Nieprzemyślana aranżacja
I wcale nie zależy to od metrażu jaki mamy dostępny. Błędy przy aranżowaniu można popełnić w zarówno w małym pokoju dziecięcym, jak i w dużym. Chociaż większy metraż (na przykład w tym ponad 56-metrowym mieszkaniu na budowanym obecnie Osiedlu Paderewski Park) daje nam sporo możliwości w kwestii aranżacji.

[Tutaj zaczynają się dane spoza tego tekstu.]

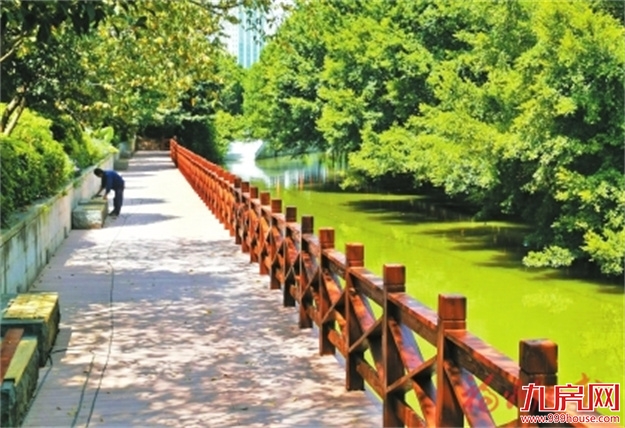 厦门房产,厦门房地产,厦门新房,九房网,厦门房产 厦门房产,厦门房地产,厦门新房,九房网,厦门房产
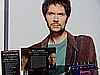 20. Airbrushed Paul..jpg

Ten brak koncepcji może dotyczyć wielu aspektów związanych z urządzaniem pokoju dla malucha. Częstym błędem jest brak podziału tego pomieszczenia na 3 podstawowe strefy. Do nauki, zabawy i spania. Kolejnym błędem na który sobie „pozwalamy” jest kopiowanie wyglądu tego pokoju z katalogów. O ile pewne rozwiązania można faktycznie w nich podejrzeć, to przenoszenie całej aranżacji zwykle nie kończy się dobrze. To co w katalogu wygląda ładnie, niekoniecznie tak samo będzie się przedstawiało u nas. Często też nie bierzemy pod uwagę nieco innych warunków jeśli chodzi o metraż, czy takie kwestie jak naturalne oświetlenie pomieszczenie itp.